Judith Sandalow, executive director of Children’s Law Center, testified before the DC Council’s Committee on Health at a hearing to review the performance of the Department of Mental Health. Her testimony focused on the lack of appropriate mental health services for children, which our attorneys often say is a major barrier to the success of the children they represent. Read a summary below or review her full testimony as submitted to the committee.

Sandalow noted that the Department of Mental Health has pilored several good programs for children, but a comparison with national data suggests that there are almost 5,000 children who need mental health services but don’t receive them. Underlying structural problems need to be solved before the pilot programs can be efficiently expanded, and DC is still lacking many important mental health services for children, including: treatment foster care, intensive day treatment programs; therapeutic after-school and summer school programs; and integrated mental health and substance abuse services for youth with co-occurring disorders.

Dataset excerpts
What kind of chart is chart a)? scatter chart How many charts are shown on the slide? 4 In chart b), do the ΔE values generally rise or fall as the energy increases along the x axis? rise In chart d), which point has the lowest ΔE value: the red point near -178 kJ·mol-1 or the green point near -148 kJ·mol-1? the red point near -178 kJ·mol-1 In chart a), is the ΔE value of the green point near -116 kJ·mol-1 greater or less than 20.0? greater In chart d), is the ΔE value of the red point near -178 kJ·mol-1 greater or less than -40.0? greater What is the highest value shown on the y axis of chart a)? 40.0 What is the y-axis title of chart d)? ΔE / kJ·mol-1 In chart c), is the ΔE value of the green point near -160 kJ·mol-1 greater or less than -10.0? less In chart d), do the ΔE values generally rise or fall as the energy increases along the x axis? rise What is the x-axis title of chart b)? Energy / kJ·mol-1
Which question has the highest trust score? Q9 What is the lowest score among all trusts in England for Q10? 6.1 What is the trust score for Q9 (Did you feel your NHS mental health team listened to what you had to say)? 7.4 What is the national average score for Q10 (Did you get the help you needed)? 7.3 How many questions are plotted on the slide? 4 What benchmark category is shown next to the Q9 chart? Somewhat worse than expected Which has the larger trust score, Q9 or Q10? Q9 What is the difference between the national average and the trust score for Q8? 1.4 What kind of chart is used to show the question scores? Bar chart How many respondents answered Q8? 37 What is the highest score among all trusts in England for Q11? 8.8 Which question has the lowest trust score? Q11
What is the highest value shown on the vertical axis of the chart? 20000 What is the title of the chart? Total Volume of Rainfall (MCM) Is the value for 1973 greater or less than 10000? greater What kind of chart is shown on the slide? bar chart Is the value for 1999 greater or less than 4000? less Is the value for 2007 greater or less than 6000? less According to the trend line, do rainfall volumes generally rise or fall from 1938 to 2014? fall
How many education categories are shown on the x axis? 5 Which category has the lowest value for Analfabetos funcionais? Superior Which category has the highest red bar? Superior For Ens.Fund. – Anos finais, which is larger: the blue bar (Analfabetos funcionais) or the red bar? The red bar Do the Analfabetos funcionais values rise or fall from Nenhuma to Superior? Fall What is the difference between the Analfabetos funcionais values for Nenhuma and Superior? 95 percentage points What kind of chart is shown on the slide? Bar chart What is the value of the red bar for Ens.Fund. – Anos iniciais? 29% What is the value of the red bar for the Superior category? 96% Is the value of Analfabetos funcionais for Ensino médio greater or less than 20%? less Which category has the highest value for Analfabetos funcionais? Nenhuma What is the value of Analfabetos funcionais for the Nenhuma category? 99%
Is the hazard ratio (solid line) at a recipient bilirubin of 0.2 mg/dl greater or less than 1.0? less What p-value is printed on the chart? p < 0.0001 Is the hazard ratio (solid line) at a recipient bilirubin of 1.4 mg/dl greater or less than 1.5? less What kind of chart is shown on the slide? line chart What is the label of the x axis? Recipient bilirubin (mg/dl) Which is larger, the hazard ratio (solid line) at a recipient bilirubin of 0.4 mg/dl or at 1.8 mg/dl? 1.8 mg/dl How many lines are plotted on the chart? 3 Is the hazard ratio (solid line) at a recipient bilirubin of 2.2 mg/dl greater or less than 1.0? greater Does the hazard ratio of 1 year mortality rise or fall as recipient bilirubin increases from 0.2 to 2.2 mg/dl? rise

### Tasks to perform
1: Rewrite the paragraph of the testimony summary that begins "Sandalow noted that" as a short bulleted list that keeps its main facts.
2: Write a continuation of the testimony summary on children's mental health services in DC, picking up after its final sentence.
The records have no connection to the text.

### Outputs in order
1:
- The Department of Mental Health has run several good pilot programs for children.
- A comparison with national data suggests that almost 5,000 children in DC need mental health services but don't receive them.
- Underlying structural problems must be solved before the pilot programs can be expanded efficiently.
- DC still lacks many important mental health services for children:
  - treatment foster care
  - intensive day treatment programs
  - therapeutic after-school and summer school programs
  - integrated mental health and substance abuse services for youth with co-occurring disorders

2:
The Department of Mental Health and the District as a whole must address the fragmentation and complexity that makes DC’s Medicaid-funded mental health system unattractive to high-quality mental health providers. A shortage of providers means that children fail to get needed treatment or face delays that impair their health. “Too often children go without services or treatment until a crisis arises,” Sandalow stated in her written testimony. “Crisis care is extremely disruptive to children and families and also costs the system significantly more than less-intrusive mental health care.”